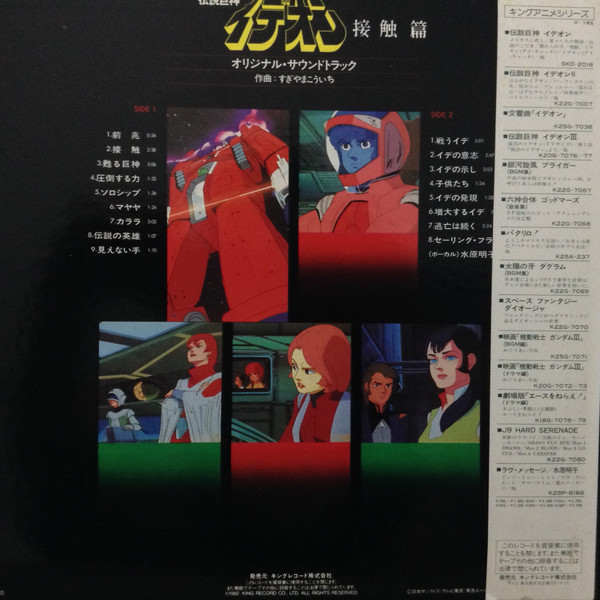 Kouichi Sugiyama - The Ideon -A Contact- = 映画「伝説巨神イデオン」-接触篇- | Starchild (K25G-7083) - 2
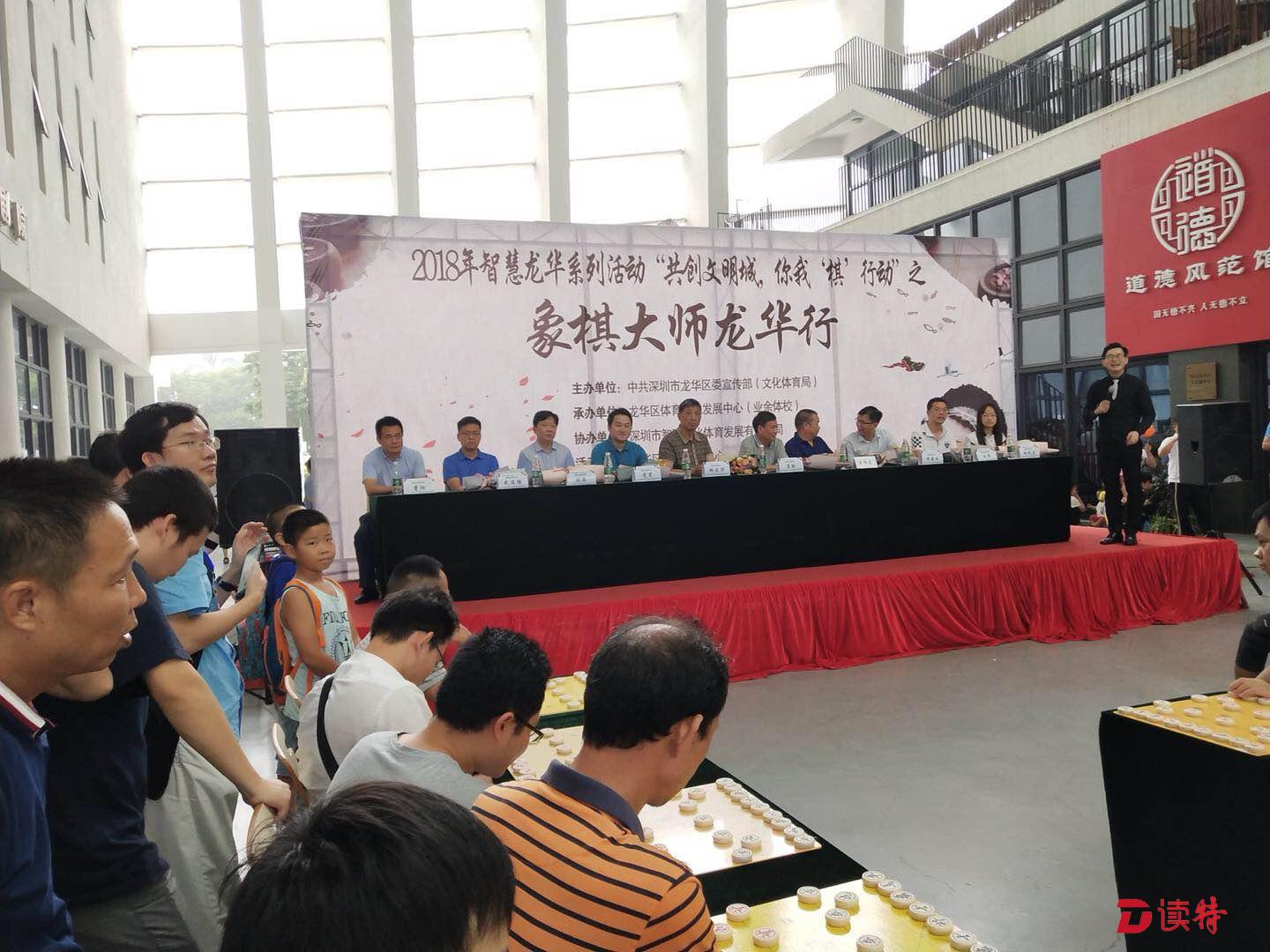 中国象棋大师来龙华啦！车轮大战很精彩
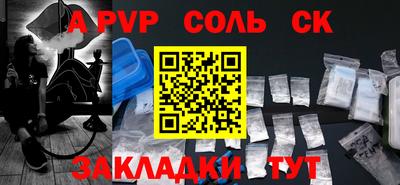 COCAINE Бугуруслан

Exercise objective |
Reproduce the listing verbatim, and keep the pictures out of the copy.

Response to the exercise |
 Kouichi Sugiyama - The Ideon -A Contact- = 映画「伝説巨神イデオン」-接触篇- | Starchild (K25G-7083) - 2
 中国象棋大师来龙华啦！车轮大战很精彩
 COCAINE Бугуруслан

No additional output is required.